- Relator(a)
- Ministro Joel Ilan Paciornik
- Órgão julgador
- Quinta Turma
- Data do julgamento
- 17/06/2024
- Data de publicação
- 19/06/2024
STJ – Acórdão, Rel. Ministro Joel Ilan Paciornik, Quinta Turma, j. 17/06/2024, p. 19/06/2024
AGRAVO REGIMENTAL NO HABEAS CORPUS. ROUBO MAJORADO. PLEITO ABSOLUTÓRIO. CONDENAÇÃO LASTREADA EM FUNDAMENTOS CONCRETOS. REVOLVIMENTO FÁTICO-PROBATÓRIO. VIA ELEITA INADEQUADA. REVISÃO DA DOSIMETRIA. CIRCUNSTÂNCIA JUDICIAL NEGATIVA. MAJORAÇÃO DA PENA-BASE. SUPRESSÃO DE INSTÂNCIA. ARMA DE FOGO. EMPREGO DEMONSTRADO PELA PROVA ORAL. REGIME INICIAL FECHADO. IMPOSIÇÃO LEGAL. AGRAVO REGIMENTAL DESPROVIDO. 1. A imposição do decreto condenatório foi lastreada com fundamentação concreta, ressaltando-se o encontro da res furtivae mediante rastreamento de aparelho celular e a tentativa de fuga e dispensa do telefone da vítima pelo paciente, ao avistar os policiais. A via eleita, marcada por cognição sumária e rito célere é inadequada para infirmar a conclusão adotada na origem, pois necessário revolvimento do conjunto fático probatório, procedimento incompatível com o rito do habeas corpus. 2. Os fundamentos adotados pela Magistrada sentenciante, para valorar negativamente as circunstâncias judiciais e majorar a pena-base, sequer foram submetidos a debate na Corte estadual, impedindo qualquer manifestação deste Tribunal Superior a respeito, sob pena de indevida supressão de instância. 3. A Terceira Seção desta Corte, no julgamento dos Embargos de Divergência n. 961.863/RS, firmou entendimento de que uma vez demonstrado nos autos a efetiva utilização de arma de fogo na empreitada criminosa, é dispensável até mesmo sua apreensão e perícia, para comprovar o potencial bélico.
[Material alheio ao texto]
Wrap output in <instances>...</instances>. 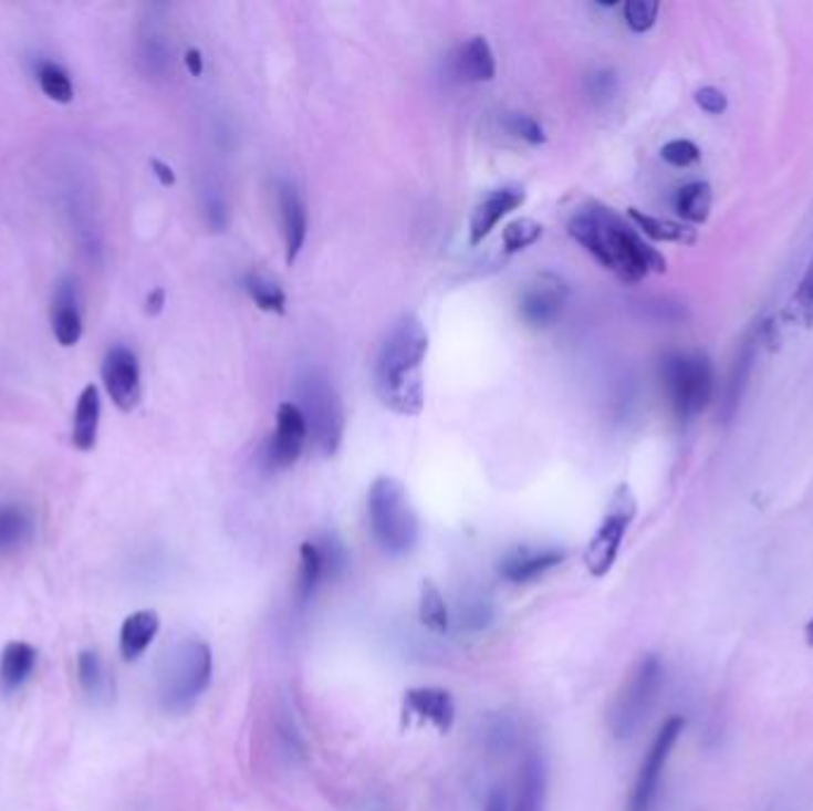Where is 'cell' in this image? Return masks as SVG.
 Returning a JSON list of instances; mask_svg holds the SVG:
<instances>
[{
	"mask_svg": "<svg viewBox=\"0 0 813 811\" xmlns=\"http://www.w3.org/2000/svg\"><path fill=\"white\" fill-rule=\"evenodd\" d=\"M53 333L62 347H72L84 336L82 308H79V289L72 277H65L58 283L53 298Z\"/></svg>",
	"mask_w": 813,
	"mask_h": 811,
	"instance_id": "cell-17",
	"label": "cell"
},
{
	"mask_svg": "<svg viewBox=\"0 0 813 811\" xmlns=\"http://www.w3.org/2000/svg\"><path fill=\"white\" fill-rule=\"evenodd\" d=\"M699 148L695 146L692 141L688 138H676V141H668L666 146L661 148V157L664 163H668L671 167H690L699 160Z\"/></svg>",
	"mask_w": 813,
	"mask_h": 811,
	"instance_id": "cell-36",
	"label": "cell"
},
{
	"mask_svg": "<svg viewBox=\"0 0 813 811\" xmlns=\"http://www.w3.org/2000/svg\"><path fill=\"white\" fill-rule=\"evenodd\" d=\"M159 631V616L153 610H140L124 618L119 628V652L126 662L138 659L150 647Z\"/></svg>",
	"mask_w": 813,
	"mask_h": 811,
	"instance_id": "cell-22",
	"label": "cell"
},
{
	"mask_svg": "<svg viewBox=\"0 0 813 811\" xmlns=\"http://www.w3.org/2000/svg\"><path fill=\"white\" fill-rule=\"evenodd\" d=\"M369 523L381 550L400 557L419 540V519L414 514L405 486L393 476H381L369 488Z\"/></svg>",
	"mask_w": 813,
	"mask_h": 811,
	"instance_id": "cell-3",
	"label": "cell"
},
{
	"mask_svg": "<svg viewBox=\"0 0 813 811\" xmlns=\"http://www.w3.org/2000/svg\"><path fill=\"white\" fill-rule=\"evenodd\" d=\"M39 84L48 98L55 103L65 105V103H72L74 98V86H72L70 74L60 65H55V62H43L39 70Z\"/></svg>",
	"mask_w": 813,
	"mask_h": 811,
	"instance_id": "cell-31",
	"label": "cell"
},
{
	"mask_svg": "<svg viewBox=\"0 0 813 811\" xmlns=\"http://www.w3.org/2000/svg\"><path fill=\"white\" fill-rule=\"evenodd\" d=\"M428 331L419 316L405 314L386 333L374 364V386L388 409L417 417L424 409V360Z\"/></svg>",
	"mask_w": 813,
	"mask_h": 811,
	"instance_id": "cell-2",
	"label": "cell"
},
{
	"mask_svg": "<svg viewBox=\"0 0 813 811\" xmlns=\"http://www.w3.org/2000/svg\"><path fill=\"white\" fill-rule=\"evenodd\" d=\"M525 202V194L523 188H498L492 190L490 196H486L481 202L476 205V210L471 215L469 221V241L471 246H481L483 238H488L492 233V229L498 227V221L502 217H507L509 212H514L517 208Z\"/></svg>",
	"mask_w": 813,
	"mask_h": 811,
	"instance_id": "cell-16",
	"label": "cell"
},
{
	"mask_svg": "<svg viewBox=\"0 0 813 811\" xmlns=\"http://www.w3.org/2000/svg\"><path fill=\"white\" fill-rule=\"evenodd\" d=\"M711 202H713L711 186L707 181H692L676 190L674 210L682 217V221H688V225H705L711 215Z\"/></svg>",
	"mask_w": 813,
	"mask_h": 811,
	"instance_id": "cell-26",
	"label": "cell"
},
{
	"mask_svg": "<svg viewBox=\"0 0 813 811\" xmlns=\"http://www.w3.org/2000/svg\"><path fill=\"white\" fill-rule=\"evenodd\" d=\"M635 514H637V502L633 498L630 488L618 486L607 514H604L595 536L590 538V543L583 554V562L590 571V576L604 579L609 574Z\"/></svg>",
	"mask_w": 813,
	"mask_h": 811,
	"instance_id": "cell-8",
	"label": "cell"
},
{
	"mask_svg": "<svg viewBox=\"0 0 813 811\" xmlns=\"http://www.w3.org/2000/svg\"><path fill=\"white\" fill-rule=\"evenodd\" d=\"M759 343H761V326H754L752 331L747 333L740 343V350L736 355V362L728 372V381H726V391H723V401H721V422L730 424L736 419L738 409L742 405V395L747 391L749 376H752L754 362H757V353H759Z\"/></svg>",
	"mask_w": 813,
	"mask_h": 811,
	"instance_id": "cell-14",
	"label": "cell"
},
{
	"mask_svg": "<svg viewBox=\"0 0 813 811\" xmlns=\"http://www.w3.org/2000/svg\"><path fill=\"white\" fill-rule=\"evenodd\" d=\"M150 169L155 174V179L159 184H163V186H174V184H177V174H174V169L167 163L157 160V157H153V160H150Z\"/></svg>",
	"mask_w": 813,
	"mask_h": 811,
	"instance_id": "cell-41",
	"label": "cell"
},
{
	"mask_svg": "<svg viewBox=\"0 0 813 811\" xmlns=\"http://www.w3.org/2000/svg\"><path fill=\"white\" fill-rule=\"evenodd\" d=\"M310 440L308 424L295 403H281L277 409V432L269 438L264 459L269 469L293 467Z\"/></svg>",
	"mask_w": 813,
	"mask_h": 811,
	"instance_id": "cell-11",
	"label": "cell"
},
{
	"mask_svg": "<svg viewBox=\"0 0 813 811\" xmlns=\"http://www.w3.org/2000/svg\"><path fill=\"white\" fill-rule=\"evenodd\" d=\"M326 581V571H324V560L322 552H319L316 540H308L300 548V569H298V583H295V595L300 604H308L316 591L319 585Z\"/></svg>",
	"mask_w": 813,
	"mask_h": 811,
	"instance_id": "cell-27",
	"label": "cell"
},
{
	"mask_svg": "<svg viewBox=\"0 0 813 811\" xmlns=\"http://www.w3.org/2000/svg\"><path fill=\"white\" fill-rule=\"evenodd\" d=\"M804 635H806V645H809V647H813V616H811V622L806 624Z\"/></svg>",
	"mask_w": 813,
	"mask_h": 811,
	"instance_id": "cell-45",
	"label": "cell"
},
{
	"mask_svg": "<svg viewBox=\"0 0 813 811\" xmlns=\"http://www.w3.org/2000/svg\"><path fill=\"white\" fill-rule=\"evenodd\" d=\"M98 426H101V393L95 384H86L79 393L74 424H72V445L76 450L91 453L98 443Z\"/></svg>",
	"mask_w": 813,
	"mask_h": 811,
	"instance_id": "cell-20",
	"label": "cell"
},
{
	"mask_svg": "<svg viewBox=\"0 0 813 811\" xmlns=\"http://www.w3.org/2000/svg\"><path fill=\"white\" fill-rule=\"evenodd\" d=\"M455 699L445 688H411L403 699V719L434 724L438 734H450L455 726Z\"/></svg>",
	"mask_w": 813,
	"mask_h": 811,
	"instance_id": "cell-13",
	"label": "cell"
},
{
	"mask_svg": "<svg viewBox=\"0 0 813 811\" xmlns=\"http://www.w3.org/2000/svg\"><path fill=\"white\" fill-rule=\"evenodd\" d=\"M628 217L635 221V229H640L645 236L652 238V241H661V243H695L697 241L695 229H690L688 225H680V221L661 219V217L647 215L637 208H630Z\"/></svg>",
	"mask_w": 813,
	"mask_h": 811,
	"instance_id": "cell-25",
	"label": "cell"
},
{
	"mask_svg": "<svg viewBox=\"0 0 813 811\" xmlns=\"http://www.w3.org/2000/svg\"><path fill=\"white\" fill-rule=\"evenodd\" d=\"M165 300H167L165 289H153V291L148 293V298H146V312H148L150 316H157L159 312L165 310Z\"/></svg>",
	"mask_w": 813,
	"mask_h": 811,
	"instance_id": "cell-42",
	"label": "cell"
},
{
	"mask_svg": "<svg viewBox=\"0 0 813 811\" xmlns=\"http://www.w3.org/2000/svg\"><path fill=\"white\" fill-rule=\"evenodd\" d=\"M661 384L674 415L690 422L713 397V367L705 353H668L661 360Z\"/></svg>",
	"mask_w": 813,
	"mask_h": 811,
	"instance_id": "cell-7",
	"label": "cell"
},
{
	"mask_svg": "<svg viewBox=\"0 0 813 811\" xmlns=\"http://www.w3.org/2000/svg\"><path fill=\"white\" fill-rule=\"evenodd\" d=\"M569 236L621 281L640 283L666 272V260L624 217L602 202H590L569 219Z\"/></svg>",
	"mask_w": 813,
	"mask_h": 811,
	"instance_id": "cell-1",
	"label": "cell"
},
{
	"mask_svg": "<svg viewBox=\"0 0 813 811\" xmlns=\"http://www.w3.org/2000/svg\"><path fill=\"white\" fill-rule=\"evenodd\" d=\"M548 794V767L540 752H529L517 778L514 804L509 811H542Z\"/></svg>",
	"mask_w": 813,
	"mask_h": 811,
	"instance_id": "cell-19",
	"label": "cell"
},
{
	"mask_svg": "<svg viewBox=\"0 0 813 811\" xmlns=\"http://www.w3.org/2000/svg\"><path fill=\"white\" fill-rule=\"evenodd\" d=\"M279 208L283 219V238H285V264L293 267L302 246L308 238V205L298 194V188L289 181L279 184Z\"/></svg>",
	"mask_w": 813,
	"mask_h": 811,
	"instance_id": "cell-18",
	"label": "cell"
},
{
	"mask_svg": "<svg viewBox=\"0 0 813 811\" xmlns=\"http://www.w3.org/2000/svg\"><path fill=\"white\" fill-rule=\"evenodd\" d=\"M587 86H590V93H593L595 98H600V101L612 98L614 91H616V76L607 70H600V72H595L593 76L587 79Z\"/></svg>",
	"mask_w": 813,
	"mask_h": 811,
	"instance_id": "cell-39",
	"label": "cell"
},
{
	"mask_svg": "<svg viewBox=\"0 0 813 811\" xmlns=\"http://www.w3.org/2000/svg\"><path fill=\"white\" fill-rule=\"evenodd\" d=\"M34 536V519L20 505H0V554L24 548Z\"/></svg>",
	"mask_w": 813,
	"mask_h": 811,
	"instance_id": "cell-24",
	"label": "cell"
},
{
	"mask_svg": "<svg viewBox=\"0 0 813 811\" xmlns=\"http://www.w3.org/2000/svg\"><path fill=\"white\" fill-rule=\"evenodd\" d=\"M566 298L569 285L560 277L540 274L525 285L521 293L519 300L521 320L535 329H545L562 314Z\"/></svg>",
	"mask_w": 813,
	"mask_h": 811,
	"instance_id": "cell-12",
	"label": "cell"
},
{
	"mask_svg": "<svg viewBox=\"0 0 813 811\" xmlns=\"http://www.w3.org/2000/svg\"><path fill=\"white\" fill-rule=\"evenodd\" d=\"M212 680V649L207 643L190 638L174 647L159 674V705L171 714L194 707Z\"/></svg>",
	"mask_w": 813,
	"mask_h": 811,
	"instance_id": "cell-4",
	"label": "cell"
},
{
	"mask_svg": "<svg viewBox=\"0 0 813 811\" xmlns=\"http://www.w3.org/2000/svg\"><path fill=\"white\" fill-rule=\"evenodd\" d=\"M661 686H664V664L659 655L640 657V662L633 666L626 680L621 683L607 714L609 734L616 740H628L635 730L643 726L647 714L657 703Z\"/></svg>",
	"mask_w": 813,
	"mask_h": 811,
	"instance_id": "cell-6",
	"label": "cell"
},
{
	"mask_svg": "<svg viewBox=\"0 0 813 811\" xmlns=\"http://www.w3.org/2000/svg\"><path fill=\"white\" fill-rule=\"evenodd\" d=\"M79 686L91 697H107L113 690V676L105 669V662L95 649H82L76 657Z\"/></svg>",
	"mask_w": 813,
	"mask_h": 811,
	"instance_id": "cell-28",
	"label": "cell"
},
{
	"mask_svg": "<svg viewBox=\"0 0 813 811\" xmlns=\"http://www.w3.org/2000/svg\"><path fill=\"white\" fill-rule=\"evenodd\" d=\"M246 289L250 293V298L254 300V305L264 312L271 314H283L285 312V293L281 285L267 277L264 272H250L246 277Z\"/></svg>",
	"mask_w": 813,
	"mask_h": 811,
	"instance_id": "cell-30",
	"label": "cell"
},
{
	"mask_svg": "<svg viewBox=\"0 0 813 811\" xmlns=\"http://www.w3.org/2000/svg\"><path fill=\"white\" fill-rule=\"evenodd\" d=\"M37 657H39L37 649L29 643L22 641L8 643L3 647V655H0V688L6 693L20 690L29 680L31 672H34Z\"/></svg>",
	"mask_w": 813,
	"mask_h": 811,
	"instance_id": "cell-23",
	"label": "cell"
},
{
	"mask_svg": "<svg viewBox=\"0 0 813 811\" xmlns=\"http://www.w3.org/2000/svg\"><path fill=\"white\" fill-rule=\"evenodd\" d=\"M695 103L705 110L707 115H721L728 110V95L716 86H705L695 93Z\"/></svg>",
	"mask_w": 813,
	"mask_h": 811,
	"instance_id": "cell-37",
	"label": "cell"
},
{
	"mask_svg": "<svg viewBox=\"0 0 813 811\" xmlns=\"http://www.w3.org/2000/svg\"><path fill=\"white\" fill-rule=\"evenodd\" d=\"M419 618L421 624L434 631V633H445L450 626V614H448V604H445L440 591L436 588L434 581H424L421 591H419Z\"/></svg>",
	"mask_w": 813,
	"mask_h": 811,
	"instance_id": "cell-29",
	"label": "cell"
},
{
	"mask_svg": "<svg viewBox=\"0 0 813 811\" xmlns=\"http://www.w3.org/2000/svg\"><path fill=\"white\" fill-rule=\"evenodd\" d=\"M624 18L635 34H645L657 24L659 3L657 0H628L624 6Z\"/></svg>",
	"mask_w": 813,
	"mask_h": 811,
	"instance_id": "cell-33",
	"label": "cell"
},
{
	"mask_svg": "<svg viewBox=\"0 0 813 811\" xmlns=\"http://www.w3.org/2000/svg\"><path fill=\"white\" fill-rule=\"evenodd\" d=\"M682 728H685L682 717H668L661 724V728L657 730V736L655 740H652L649 750L643 759L640 771H637L635 776L626 811H652V807H655L661 778H664V769L668 765V759H671V752L682 734Z\"/></svg>",
	"mask_w": 813,
	"mask_h": 811,
	"instance_id": "cell-9",
	"label": "cell"
},
{
	"mask_svg": "<svg viewBox=\"0 0 813 811\" xmlns=\"http://www.w3.org/2000/svg\"><path fill=\"white\" fill-rule=\"evenodd\" d=\"M796 302H800V308L804 310L806 320H813V260L800 283V291H796Z\"/></svg>",
	"mask_w": 813,
	"mask_h": 811,
	"instance_id": "cell-40",
	"label": "cell"
},
{
	"mask_svg": "<svg viewBox=\"0 0 813 811\" xmlns=\"http://www.w3.org/2000/svg\"><path fill=\"white\" fill-rule=\"evenodd\" d=\"M103 386L113 403L122 412H134L140 405L143 386H140V364L132 347L115 345L107 350L103 360Z\"/></svg>",
	"mask_w": 813,
	"mask_h": 811,
	"instance_id": "cell-10",
	"label": "cell"
},
{
	"mask_svg": "<svg viewBox=\"0 0 813 811\" xmlns=\"http://www.w3.org/2000/svg\"><path fill=\"white\" fill-rule=\"evenodd\" d=\"M184 62H186V70L194 74V76H200L202 70H205V62H202V53L198 51V48H188L186 55H184Z\"/></svg>",
	"mask_w": 813,
	"mask_h": 811,
	"instance_id": "cell-43",
	"label": "cell"
},
{
	"mask_svg": "<svg viewBox=\"0 0 813 811\" xmlns=\"http://www.w3.org/2000/svg\"><path fill=\"white\" fill-rule=\"evenodd\" d=\"M459 618H461V626H465V628L481 631L492 622V604L483 595H473V597L461 600Z\"/></svg>",
	"mask_w": 813,
	"mask_h": 811,
	"instance_id": "cell-34",
	"label": "cell"
},
{
	"mask_svg": "<svg viewBox=\"0 0 813 811\" xmlns=\"http://www.w3.org/2000/svg\"><path fill=\"white\" fill-rule=\"evenodd\" d=\"M542 231H545V229H542V225H540V221H535V219L523 217V219L512 221V225L504 227V233H502L504 252H509V256H512V252L525 250L529 246L538 243L540 238H542Z\"/></svg>",
	"mask_w": 813,
	"mask_h": 811,
	"instance_id": "cell-32",
	"label": "cell"
},
{
	"mask_svg": "<svg viewBox=\"0 0 813 811\" xmlns=\"http://www.w3.org/2000/svg\"><path fill=\"white\" fill-rule=\"evenodd\" d=\"M486 811H509L507 794L502 790H492L490 798H488V804H486Z\"/></svg>",
	"mask_w": 813,
	"mask_h": 811,
	"instance_id": "cell-44",
	"label": "cell"
},
{
	"mask_svg": "<svg viewBox=\"0 0 813 811\" xmlns=\"http://www.w3.org/2000/svg\"><path fill=\"white\" fill-rule=\"evenodd\" d=\"M298 409L308 424L310 440L324 457L336 455L345 432V409L338 391L322 370H308L298 378Z\"/></svg>",
	"mask_w": 813,
	"mask_h": 811,
	"instance_id": "cell-5",
	"label": "cell"
},
{
	"mask_svg": "<svg viewBox=\"0 0 813 811\" xmlns=\"http://www.w3.org/2000/svg\"><path fill=\"white\" fill-rule=\"evenodd\" d=\"M566 557L569 552L560 548H517L504 557L498 571L509 583H529L560 566Z\"/></svg>",
	"mask_w": 813,
	"mask_h": 811,
	"instance_id": "cell-15",
	"label": "cell"
},
{
	"mask_svg": "<svg viewBox=\"0 0 813 811\" xmlns=\"http://www.w3.org/2000/svg\"><path fill=\"white\" fill-rule=\"evenodd\" d=\"M455 72L461 82H471V84L492 82L498 74V65H496V55H492L490 43L483 37L469 39L457 51Z\"/></svg>",
	"mask_w": 813,
	"mask_h": 811,
	"instance_id": "cell-21",
	"label": "cell"
},
{
	"mask_svg": "<svg viewBox=\"0 0 813 811\" xmlns=\"http://www.w3.org/2000/svg\"><path fill=\"white\" fill-rule=\"evenodd\" d=\"M504 126H507L509 134H514L517 138L531 143V146H540V143L548 141L545 129H542V126L538 124V119H533L531 115H523V113L507 115Z\"/></svg>",
	"mask_w": 813,
	"mask_h": 811,
	"instance_id": "cell-35",
	"label": "cell"
},
{
	"mask_svg": "<svg viewBox=\"0 0 813 811\" xmlns=\"http://www.w3.org/2000/svg\"><path fill=\"white\" fill-rule=\"evenodd\" d=\"M205 217H207V225L212 227V231H225L227 221H229V212H227V205H225V200H221V196L207 198Z\"/></svg>",
	"mask_w": 813,
	"mask_h": 811,
	"instance_id": "cell-38",
	"label": "cell"
}]
</instances>
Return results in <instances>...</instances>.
Na hipótese dos autos, a prova oral colhida sob o crivo do devido processo legal, de staca que a vítima foi surpreendida e interceptada em via pública, pelo paciente e outros três agentes, mediante violência e grave ameaça exercida com o emprego de arma de fogo. 4. A imposição do regime inicial mais gravoso justifica-se pela fixação de pena superior a 4 anos de reclusão, mantidas as circunstâncias judiciais valoradas negativamente pela Magistrada de piso (art. 33, §§ 2º, "b" e 3º, c.c art. 59 do Código Penal - CP). 5. Agravo regimental desprovido. (AgRg no HC n. 818.626/SP, relator Ministro Joel Ilan Paciornik, Quinta Turma, julgado em 17/6/2024, DJe de 19/6/2024.)